Mavery did sleep last night. About 1am we woke up to her JUMPING in her bed. I am not sure what she has done, but she has managed to develop this annoying squeak with her crib. So for a long while we got to listen to that, but thankfully she did settle down and slept till her normal wake up time. She is MUCH better today and more herself. The hard thing is just trying to keep her calm. Obviously there is no way to keep a toddler from running around, but they said to try to just not let her get to wild. So when I was switching laundry I turned around and she and Sage had went to the basement and were riding their cars. Which is a no no. Just hard to not let her out of my site. She had climbed on a barstool and jumped off before I could get to her. Stressful for sure. I basically need to have her attached to me, which before Christmas she barely left my side. Of course now she has been following Sage more for the last couple weeks. Thankfully Sage understands english and is doing a good job staying close.
I wish I could say I slept well. Maybe it was how mad I am about what they did on the Biggest Loser, totally not fair if you ask me. Or could have been the chocolate pie & thinking how if I am not careful I myself will need to go on the show. Also worrying about a friend with cancer, which I want to share about. Mostly just thinking of what is going to happen for Mavery.

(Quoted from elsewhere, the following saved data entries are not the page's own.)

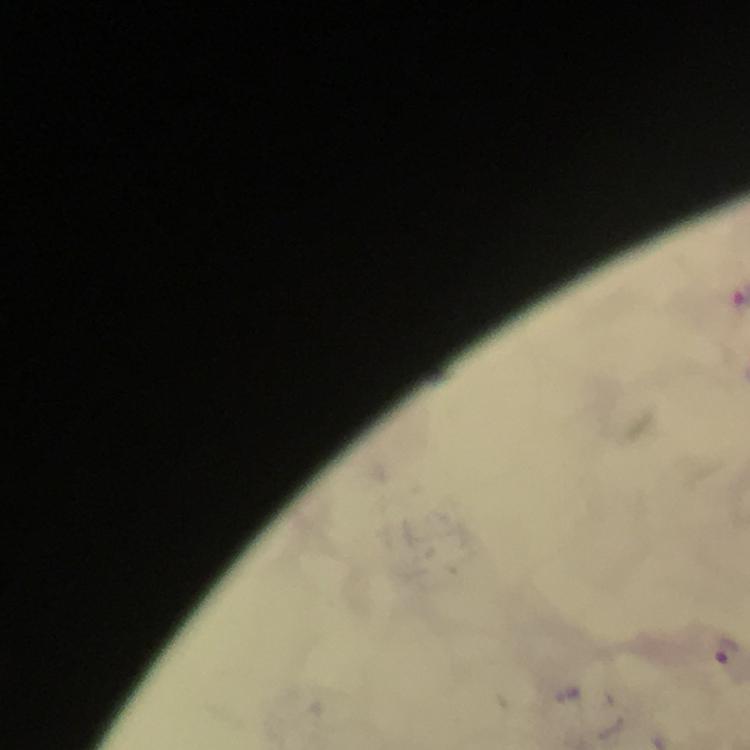 Approximate centers as {x, y} in pixels. Malaria parasite locations: {724, 651}. Photographed through the microscope with a smartphone camera. A crop from one field of view. Giemsa stain. At 100x magnification. Thick blood film. From a diagnostic examination for malaria. Image is 750×750 pixels. Immersion oil was used.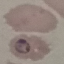
Summary:
  - Malaria status: parasitized
  - Stain: Giemsa
  - Capture: smartphone through the microscope eyepiece
  - Preparation: thin smear
  - Image type: cell patch, automatically extracted from a larger field of view and resized to 64 × 64 pixels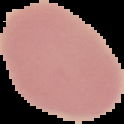
Summary:
  - Image size: 124×124 pixels
  - Image type: cell region segmented out of the field of view; surrounding area masked to black
  - Preparation: thin blood smear
  - Malaria status: uninfected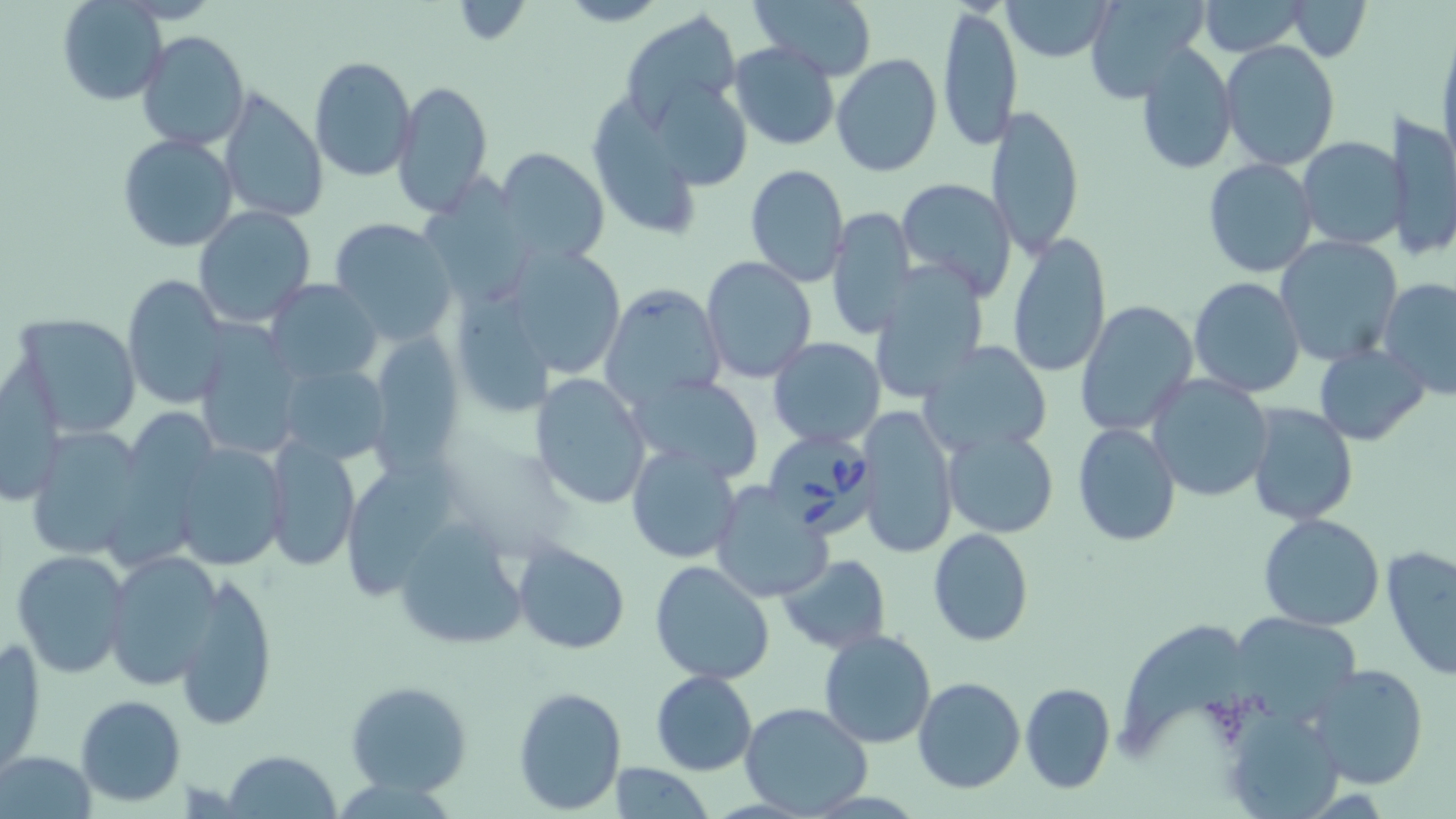

slide-level diagnosis = Babesia divergens
magnification = 1000x
image size = 1456×819 pixels
preparation = thin blood smear
field of view = single
uninfected red blood cell locations = approximate bounding boxes as [x1, y1, x2, y2] in pixels: [556, 0, 671, 27], [1001, 0, 1118, 61], [1083, 0, 1212, 102], [1193, 0, 1314, 56], [60, 1, 167, 105], [447, 1, 534, 46], [751, 1, 878, 79], [1285, 1, 1370, 61], [937, 4, 1023, 152], [622, 10, 741, 125], [138, 30, 249, 150], [1436, 33, 1456, 178], [730, 41, 841, 151], [1220, 41, 1339, 169], [1136, 44, 1237, 173], [830, 53, 942, 177], [309, 55, 416, 181], [393, 79, 494, 216], [217, 90, 328, 222], [582, 92, 719, 238], [986, 103, 1085, 260], [1390, 109, 1455, 262], [117, 134, 239, 254], [1298, 137, 1405, 251], [495, 146, 612, 268], [1202, 157, 1319, 278], [744, 163, 850, 287], [424, 169, 540, 306], [896, 178, 1017, 299], [193, 205, 316, 327], [826, 205, 916, 341], [328, 219, 456, 344], [1005, 232, 1112, 377], [1274, 235, 1404, 368], [514, 244, 623, 376], [701, 257, 816, 384], [870, 264, 986, 406], [121, 275, 229, 409], [1188, 276, 1306, 398], [264, 278, 381, 384], [1378, 279, 1456, 398], [599, 282, 727, 408], [1075, 300, 1199, 436], [13, 311, 143, 437], [193, 327, 305, 460], [367, 329, 463, 476], [768, 337, 887, 450], [916, 340, 1055, 460], [1314, 345, 1430, 446], [279, 360, 390, 465], [2, 365, 66, 505], [1146, 372, 1275, 502], [532, 373, 651, 510], [627, 373, 766, 483], [1246, 401, 1359, 524], [854, 406, 959, 561], [1072, 421, 1182, 548], [25, 427, 151, 562], [942, 427, 1058, 537], [262, 437, 360, 572], [172, 444, 289, 572], [625, 446, 742, 564], [711, 482, 833, 604], [1258, 513, 1385, 630], [393, 517, 532, 653], [927, 527, 1035, 647], [511, 539, 631, 655], [1382, 544, 1456, 682], [10, 547, 132, 679], [104, 551, 225, 690], [777, 554, 892, 654], [650, 559, 778, 686], [176, 571, 278, 730], [819, 630, 936, 749], [1, 641, 47, 779], [1305, 664, 1432, 789], [650, 671, 759, 775], [912, 676, 1025, 794], [344, 679, 475, 797], [1020, 682, 1115, 794], [512, 685, 625, 814], [76, 694, 186, 807], [739, 702, 874, 818], [1219, 705, 1348, 818], [225, 750, 340, 818], [3, 751, 96, 816], [609, 761, 713, 818]
stain = May-Grünwald-Giemsa
modality = light microscopy
Babesia divergens-infected red blood cell locations = approximate bounding boxes as [x1, y1, x2, y2] in pixels: [765, 432, 881, 540]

Mark said the doctor told us that the committee meets today to discuss her case. I hope that we will hear at least tomorrow what they say. I just want to know when. The kids are so full of questions. They all do remember going to see their cousin Graham in the hospital last Christmas and are excited about seeing the train and the toy room and the rooftop garden again. Isn't it funny how kids see things?
I think I am going to enjoy more of that pie for breakfast. Along with the big ole soda Mark brought me from Mc Donalds. I am thinking the good choices will start after surgery. That is fair, right?
2 comments:
Dear Mark and Shannon,
I hope you get this I tried earlier and it didnt appear on your comments, so I must be doing something wrong.
We just wanted to let you know that we are covering Mavery and you all in our prayers.
We want to thank you so much for bringing little Mavery into our family, what a sweet addition.
I know with all my heart as Jeremiah 29:11 says "I know the plans I have for you" that God had that little girl born all the way across the ocean just for time such as this. He knew she would be coming here and she would have a family who would love her.
We're available for any help you might need.
I want you to know how very blessed we were just watching the 3 of you at the hospital and the love between you.
Love you,
Mom Laxton
Oh Shannon...I'm so sorry the news was not better. This is the first time I've been able to sit down and ready all of your posts. I was doing okay until I read what your mom wrote. You are blessed to have such a loving mother! I just know everything is going to be okay. Its scary for sure...but Mavery is in good hands. God has held her in the palm of His hand the many months that Mavery was an orphan and then He placed her by hand into your family's arms. The surgery will go well...and this will all be behind you very soon. Everyone is storming the heavens with prayer for Mavery. She will be okay!!!
If there is anything I can do please let me know!